Identify every line in the records below that contains the word "site", and reproduce each one.

§ EXTRACTED ENTRIES:
Content starts
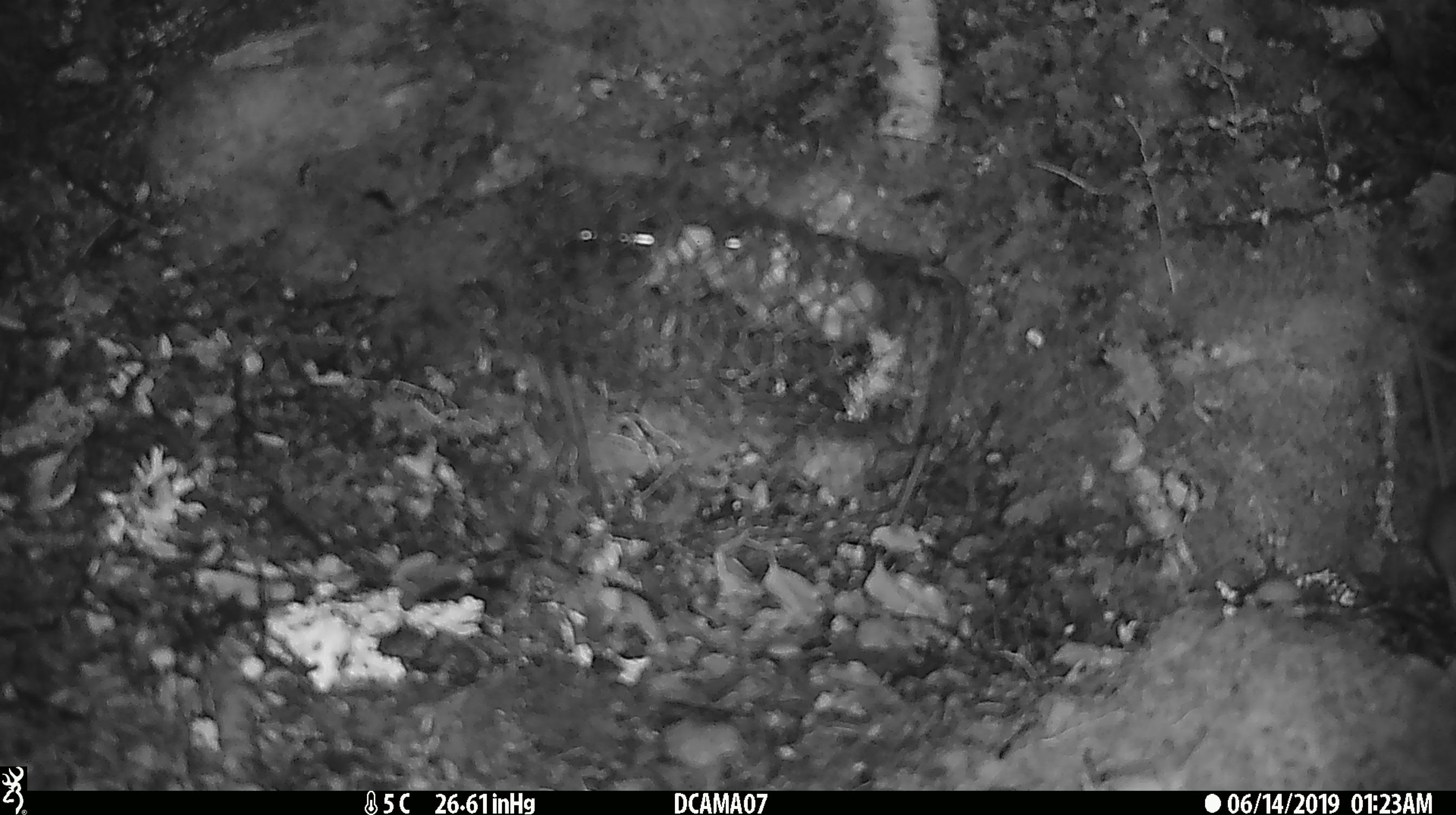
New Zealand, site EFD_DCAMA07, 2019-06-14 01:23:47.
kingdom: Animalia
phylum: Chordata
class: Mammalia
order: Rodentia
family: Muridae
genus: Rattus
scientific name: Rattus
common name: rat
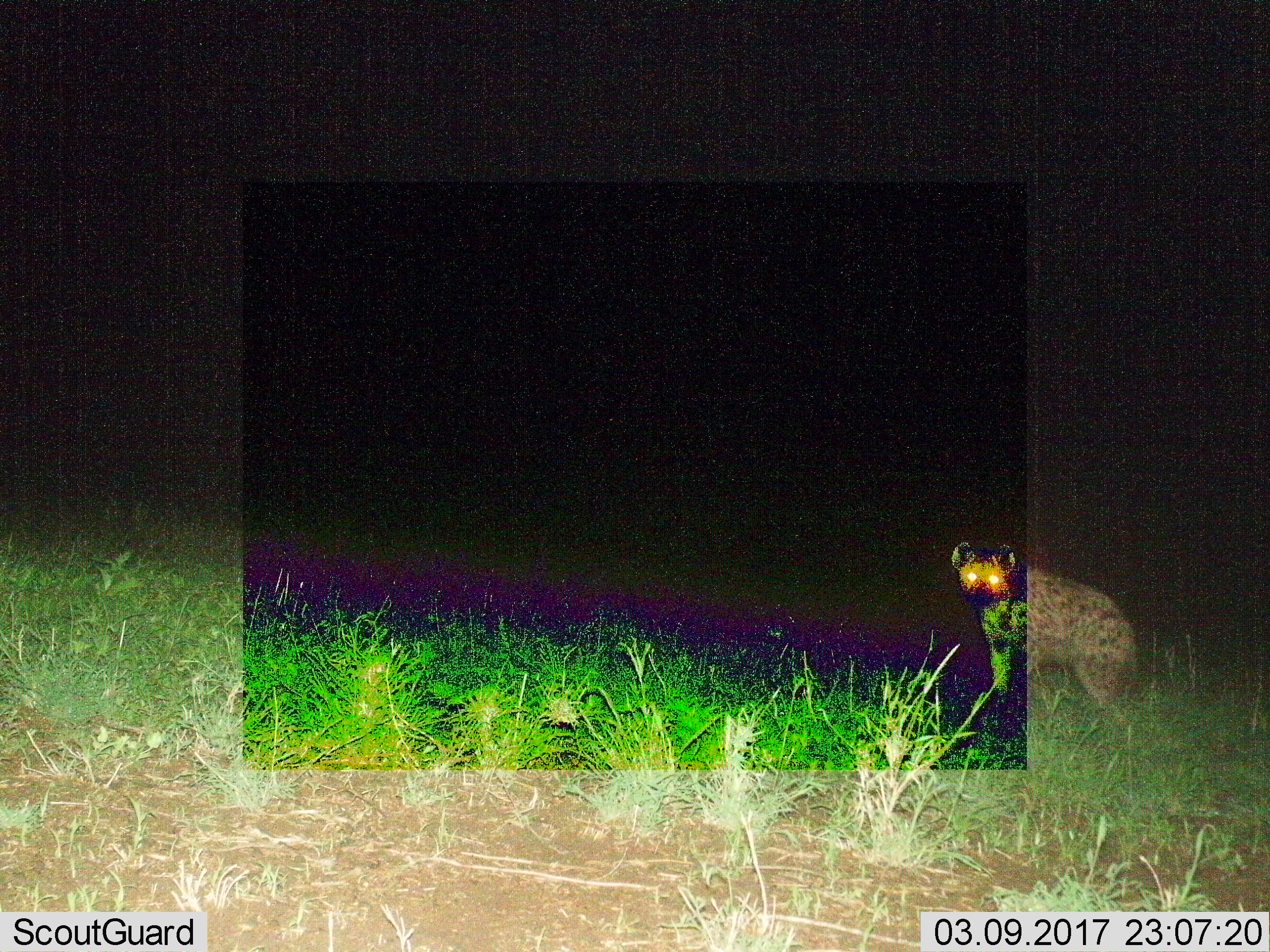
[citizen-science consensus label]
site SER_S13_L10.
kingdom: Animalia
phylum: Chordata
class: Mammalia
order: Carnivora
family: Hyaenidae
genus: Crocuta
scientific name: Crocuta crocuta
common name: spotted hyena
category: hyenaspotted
Content ends
§ WRITTEN SOLUTION:
New Zealand, site EFD_DCAMA07, 2019-06-14 01:23:47.
site SER_S13_L10.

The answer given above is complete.